Now, in the background, the front-end service sent a POST /create-employee request to the NodeJS API which has in-turn sent a GET /salary-grade/{title} request to the java-service that gets the salary grade (in this case A3) for the title Senior Software Engineer and returns it to the NodeJS API which subsequently uses it in a GET /salary-amount-for-grade request to the Python service which gets the minimum and maximum salary amounts for the salary grade from the database which in this case is 40000-49999. When the Python API returns both the minimum and maximum salary amounts back to the NodeJS API, it will calculate a random number between the two and then sends all employee details to the go-service via a POST /employee request that inserts all data in the MongoDB employee database.

Paired with the architecture diagram, the above explanation may be somewhat easy to understand. However, the architecture diagram does not illustrate the request flow that was followed exactly. This is where Jaeger comes in.

As part of the OpenTelemetry export functionality, all trace data can be sent to a direct analysis tool like Jaeger or Zipkin or it allows you to send it to a proxy (that could be an OpenTelemetry collector attached as a side-car to the service container) which further exports all data to an analysis tool of choice. Additionally, if you are using OpenTelemetry for metrics, all data can be exported to a metric analysis tool of choice such as Prometheus. Due to the simple local setup I’ve got, I export all data directly to Jaeger using the jaeger-exporter functionality offered by the relevant libraries and SDK. An example of this can be found in the go-service

Enough of the what’s happening in the background, let’s see some request traces.

If I navigate to the localhost:16686 URL, I get sent to the Jaeger front-end.

Jaeger UI Home Screen

Now as you probably can see, there are some services already populated in the drop down at the top left. If there are traces exported to Jaeger, it will add the service to the list. Now, since it’s already got the nodejs-service already populated, let’s ignore the rest of the options and click Find Traces.

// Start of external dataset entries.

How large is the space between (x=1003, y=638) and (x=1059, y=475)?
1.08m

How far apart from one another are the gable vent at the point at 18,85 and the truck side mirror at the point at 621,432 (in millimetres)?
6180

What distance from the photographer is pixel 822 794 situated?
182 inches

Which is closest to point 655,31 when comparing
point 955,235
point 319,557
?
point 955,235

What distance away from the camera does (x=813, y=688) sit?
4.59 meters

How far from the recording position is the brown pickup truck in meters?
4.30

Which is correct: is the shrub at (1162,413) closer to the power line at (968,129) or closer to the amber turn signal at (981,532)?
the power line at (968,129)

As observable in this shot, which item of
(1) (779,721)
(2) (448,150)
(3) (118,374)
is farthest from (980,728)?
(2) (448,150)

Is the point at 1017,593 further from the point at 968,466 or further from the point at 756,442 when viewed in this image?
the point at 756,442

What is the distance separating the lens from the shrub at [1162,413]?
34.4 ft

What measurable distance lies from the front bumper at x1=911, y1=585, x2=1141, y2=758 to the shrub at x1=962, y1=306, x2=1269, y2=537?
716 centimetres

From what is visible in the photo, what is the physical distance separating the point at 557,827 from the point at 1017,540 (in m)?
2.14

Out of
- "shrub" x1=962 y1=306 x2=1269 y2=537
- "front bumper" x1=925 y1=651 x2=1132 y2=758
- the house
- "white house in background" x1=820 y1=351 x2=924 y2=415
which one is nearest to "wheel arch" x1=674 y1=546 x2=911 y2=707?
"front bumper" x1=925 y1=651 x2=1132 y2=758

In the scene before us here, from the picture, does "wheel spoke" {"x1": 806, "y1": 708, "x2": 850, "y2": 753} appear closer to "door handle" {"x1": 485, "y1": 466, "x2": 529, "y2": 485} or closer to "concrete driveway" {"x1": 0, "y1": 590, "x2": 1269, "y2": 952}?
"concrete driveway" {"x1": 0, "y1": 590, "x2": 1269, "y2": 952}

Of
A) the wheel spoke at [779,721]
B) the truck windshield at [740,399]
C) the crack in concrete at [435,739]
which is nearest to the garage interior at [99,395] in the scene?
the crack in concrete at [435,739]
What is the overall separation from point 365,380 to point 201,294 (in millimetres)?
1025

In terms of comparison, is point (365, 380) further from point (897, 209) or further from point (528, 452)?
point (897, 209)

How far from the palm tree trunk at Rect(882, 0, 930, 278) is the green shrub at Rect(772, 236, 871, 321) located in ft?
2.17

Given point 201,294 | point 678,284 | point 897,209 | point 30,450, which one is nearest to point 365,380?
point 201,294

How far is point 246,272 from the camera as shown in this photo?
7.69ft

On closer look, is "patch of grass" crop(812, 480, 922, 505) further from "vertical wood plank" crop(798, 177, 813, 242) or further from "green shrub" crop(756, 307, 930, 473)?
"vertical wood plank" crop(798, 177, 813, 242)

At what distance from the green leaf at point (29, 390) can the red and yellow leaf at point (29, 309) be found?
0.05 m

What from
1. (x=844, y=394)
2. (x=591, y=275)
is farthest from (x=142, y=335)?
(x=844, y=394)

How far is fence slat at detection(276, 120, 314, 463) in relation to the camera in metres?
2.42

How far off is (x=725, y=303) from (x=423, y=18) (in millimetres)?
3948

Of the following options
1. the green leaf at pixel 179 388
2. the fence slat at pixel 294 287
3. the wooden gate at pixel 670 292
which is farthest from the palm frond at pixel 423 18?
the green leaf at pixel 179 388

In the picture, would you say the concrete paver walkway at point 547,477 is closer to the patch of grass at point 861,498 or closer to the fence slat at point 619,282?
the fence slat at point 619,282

Here, we’re shown two traces - the top one being what we’re are interested in.

Employee Created Success Jaeger UI Home

Once clicked, the entire trace is displayed on-screen.

Employee Created Success Jaeger Trace

If you are wondering why the front-end service is not on the trace as it was essentially where the trace should have started, the reason for this is because although VueJS is supported by OpenTelemetry via its “web” package in the “opentelemetry-js” repository, currently the JavaScript jaeger-export libraries (I am using it in the NodeJS API service) is not supported in the browser. This means that the VueJS front-end service, although it creates OpenTelemetry data, cannot export it to Jaeger - which is why we cannot see the front-end service in Jaeger.

If I was to use Golang for the front-end there would have been no problems, however, I wanted to learn some VueJS and treated this example system as a means to do exactly that.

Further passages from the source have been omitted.